Restate the whole of the material. Keep every word, and drop the pictures.

-- begin Task input --

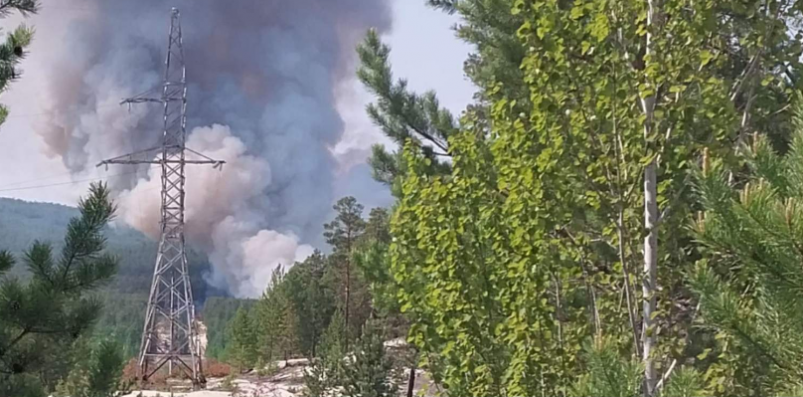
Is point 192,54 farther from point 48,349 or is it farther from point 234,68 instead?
point 48,349

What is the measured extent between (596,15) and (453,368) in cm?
96

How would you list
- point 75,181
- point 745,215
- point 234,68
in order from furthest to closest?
1. point 234,68
2. point 75,181
3. point 745,215

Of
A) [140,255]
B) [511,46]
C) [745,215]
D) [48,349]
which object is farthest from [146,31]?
[745,215]

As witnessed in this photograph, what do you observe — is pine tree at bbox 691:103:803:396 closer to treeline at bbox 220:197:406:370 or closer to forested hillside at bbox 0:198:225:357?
forested hillside at bbox 0:198:225:357

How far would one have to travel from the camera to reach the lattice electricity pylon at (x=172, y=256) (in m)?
6.82

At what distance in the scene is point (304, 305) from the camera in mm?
9109

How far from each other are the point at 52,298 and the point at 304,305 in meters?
7.33

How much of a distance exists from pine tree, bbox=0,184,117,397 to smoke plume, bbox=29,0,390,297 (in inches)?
204

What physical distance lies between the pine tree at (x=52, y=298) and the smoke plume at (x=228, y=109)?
17.0 ft

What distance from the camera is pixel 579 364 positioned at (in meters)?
1.95

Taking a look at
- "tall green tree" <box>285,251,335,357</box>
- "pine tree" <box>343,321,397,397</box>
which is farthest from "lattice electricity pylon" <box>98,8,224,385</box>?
"pine tree" <box>343,321,397,397</box>

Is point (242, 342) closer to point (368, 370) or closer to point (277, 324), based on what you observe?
point (277, 324)

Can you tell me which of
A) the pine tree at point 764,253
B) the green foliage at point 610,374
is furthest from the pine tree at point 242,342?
the pine tree at point 764,253

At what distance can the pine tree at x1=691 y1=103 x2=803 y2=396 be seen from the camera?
0.89 m
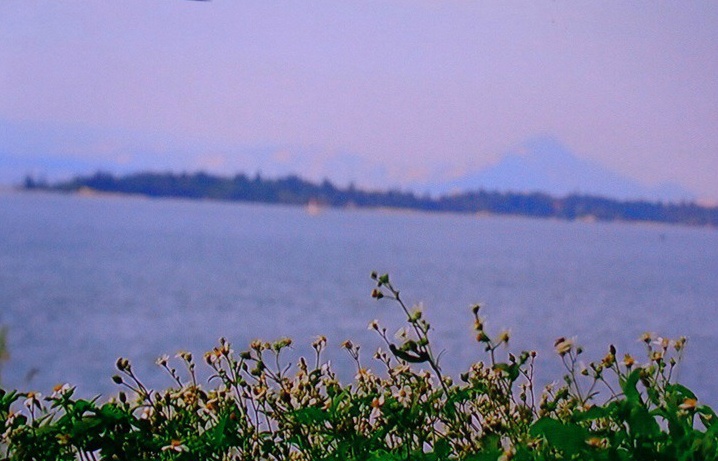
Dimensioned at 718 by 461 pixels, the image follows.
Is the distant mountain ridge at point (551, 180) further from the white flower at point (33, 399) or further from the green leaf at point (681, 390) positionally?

-- end Task input --

Problem solution –
Is point 192,54 farther from point 48,349 or is it farther from point 234,68 instead?
point 48,349

What is the measured extent between (596,15) and (453,368) in cm?
96

How would you list
- point 75,181
- point 745,215
- point 234,68
in order from furthest to closest?
1. point 234,68
2. point 75,181
3. point 745,215

Of
A) [140,255]
B) [511,46]
C) [745,215]
D) [48,349]
which object is farthest from [146,31]?
[745,215]

As witnessed in this photograph, what do you observe — is pine tree at bbox 691:103:803:396 closer to treeline at bbox 220:197:406:370 or closer to forested hillside at bbox 0:198:225:357?
forested hillside at bbox 0:198:225:357

How far would one have to travel from the camera to reach the lattice electricity pylon at (x=172, y=256) (in m)?
6.82

At what distance in the scene is point (304, 305) from the camera in mm?
9109

How far from each other are the point at 52,298 and the point at 304,305 in meters?
7.33

How much of a distance exists from pine tree, bbox=0,184,117,397 to smoke plume, bbox=29,0,390,297 (in inches)?
204

What physical distance lies between the pine tree at (x=52, y=298) and the smoke plume at (x=228, y=109)?
17.0 ft

What distance from the camera is pixel 579 364 positioned at (in meters)?
1.95

Taking a look at
- "tall green tree" <box>285,251,335,357</box>
- "pine tree" <box>343,321,397,397</box>
which is farthest from "lattice electricity pylon" <box>98,8,224,385</box>?
"pine tree" <box>343,321,397,397</box>

Is point (242, 342) closer to point (368, 370) or closer to point (277, 324), based on what you observe?
point (277, 324)

Can you tell me which of
A) the pine tree at point 764,253
B) the green foliage at point 610,374
is furthest from the pine tree at point 242,342?
the pine tree at point 764,253

At what distance can the pine tree at x1=691 y1=103 x2=803 y2=396 be seen from the camera?
0.89 m
Dimensioned at 718 by 461 pixels, the image follows.
Is the distant mountain ridge at point (551, 180) further from the white flower at point (33, 399) or further from the green leaf at point (681, 390) positionally?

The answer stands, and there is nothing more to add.